§ TASK INSTRUCTIONS:
Reproduce everything from the line containing "Considering" down to the end of the records, with each line left unchanged.

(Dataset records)
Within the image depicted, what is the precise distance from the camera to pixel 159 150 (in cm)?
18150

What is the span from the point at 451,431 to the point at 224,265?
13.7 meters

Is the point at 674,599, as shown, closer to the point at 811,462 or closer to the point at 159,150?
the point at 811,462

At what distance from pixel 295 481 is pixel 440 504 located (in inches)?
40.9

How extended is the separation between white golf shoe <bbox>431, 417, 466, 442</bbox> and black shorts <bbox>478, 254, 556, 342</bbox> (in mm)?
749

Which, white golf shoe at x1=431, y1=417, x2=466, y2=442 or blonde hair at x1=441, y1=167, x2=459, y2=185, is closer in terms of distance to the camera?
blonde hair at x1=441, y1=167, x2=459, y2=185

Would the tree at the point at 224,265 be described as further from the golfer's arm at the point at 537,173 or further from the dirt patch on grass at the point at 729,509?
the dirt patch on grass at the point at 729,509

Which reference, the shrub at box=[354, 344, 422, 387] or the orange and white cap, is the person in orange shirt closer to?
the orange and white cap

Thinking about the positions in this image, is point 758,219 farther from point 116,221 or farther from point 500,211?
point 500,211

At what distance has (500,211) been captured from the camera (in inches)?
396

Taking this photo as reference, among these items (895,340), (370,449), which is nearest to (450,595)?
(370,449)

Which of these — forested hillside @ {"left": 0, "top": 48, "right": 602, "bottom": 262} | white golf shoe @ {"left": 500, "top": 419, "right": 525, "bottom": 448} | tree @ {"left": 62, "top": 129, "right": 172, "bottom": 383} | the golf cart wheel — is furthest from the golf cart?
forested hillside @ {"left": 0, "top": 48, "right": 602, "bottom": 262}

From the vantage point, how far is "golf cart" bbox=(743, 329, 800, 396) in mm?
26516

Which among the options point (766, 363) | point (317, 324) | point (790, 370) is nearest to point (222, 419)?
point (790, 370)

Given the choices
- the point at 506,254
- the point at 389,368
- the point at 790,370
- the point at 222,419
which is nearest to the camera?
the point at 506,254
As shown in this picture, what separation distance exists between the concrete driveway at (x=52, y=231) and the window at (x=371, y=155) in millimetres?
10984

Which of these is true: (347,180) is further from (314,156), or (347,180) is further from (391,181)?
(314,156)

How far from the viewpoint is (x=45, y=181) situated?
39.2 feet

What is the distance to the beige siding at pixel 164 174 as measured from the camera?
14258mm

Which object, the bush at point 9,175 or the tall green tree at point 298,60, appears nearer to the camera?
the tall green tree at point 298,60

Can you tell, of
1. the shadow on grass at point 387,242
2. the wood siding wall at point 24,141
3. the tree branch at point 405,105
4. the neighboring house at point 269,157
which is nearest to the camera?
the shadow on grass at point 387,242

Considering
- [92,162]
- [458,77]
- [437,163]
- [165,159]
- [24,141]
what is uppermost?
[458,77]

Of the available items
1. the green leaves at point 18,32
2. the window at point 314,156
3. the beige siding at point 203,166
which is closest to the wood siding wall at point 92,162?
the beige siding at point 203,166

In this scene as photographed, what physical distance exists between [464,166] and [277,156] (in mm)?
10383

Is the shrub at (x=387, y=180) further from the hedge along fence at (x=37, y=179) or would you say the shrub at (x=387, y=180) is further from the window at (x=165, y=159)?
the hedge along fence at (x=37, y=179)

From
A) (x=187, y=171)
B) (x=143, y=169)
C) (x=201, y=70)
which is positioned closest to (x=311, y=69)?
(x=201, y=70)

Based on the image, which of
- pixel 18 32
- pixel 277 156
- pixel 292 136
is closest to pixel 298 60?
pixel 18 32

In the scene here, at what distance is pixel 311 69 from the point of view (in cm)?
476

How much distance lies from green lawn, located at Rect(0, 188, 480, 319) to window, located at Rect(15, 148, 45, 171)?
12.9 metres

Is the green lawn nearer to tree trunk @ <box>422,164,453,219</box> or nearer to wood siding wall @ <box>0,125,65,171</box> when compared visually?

§ OUTPUT FOR THIS EXERCISE:
Considering
- [92,162]
- [458,77]
- [437,163]
- [165,159]
- [24,141]
what is uppermost?
[458,77]

Of the available items
1. the green leaves at point 18,32
2. the window at point 314,156
3. the beige siding at point 203,166
which is closest to the wood siding wall at point 92,162?
the beige siding at point 203,166

In this scene as photographed, what physical distance exists between [464,166] and [277,156] (in mm)?
10383

Is the shrub at (x=387, y=180) further from the hedge along fence at (x=37, y=179) or would you say the shrub at (x=387, y=180) is further from the window at (x=165, y=159)?
the hedge along fence at (x=37, y=179)

From
A) (x=187, y=171)
B) (x=143, y=169)
C) (x=201, y=70)
which is positioned closest to (x=311, y=69)?
(x=201, y=70)

Based on the image, which of
- pixel 18 32
- pixel 277 156
- pixel 292 136
is closest to pixel 298 60?
pixel 18 32

In the scene here, at what distance is pixel 311 69 from the point of view (in cm)?
476

How much distance lies from green lawn, located at Rect(0, 188, 480, 319) to window, located at Rect(15, 148, 45, 171)?
12.9 metres

Is the green lawn nearer to tree trunk @ <box>422,164,453,219</box> or nearer to wood siding wall @ <box>0,125,65,171</box> when compared visually?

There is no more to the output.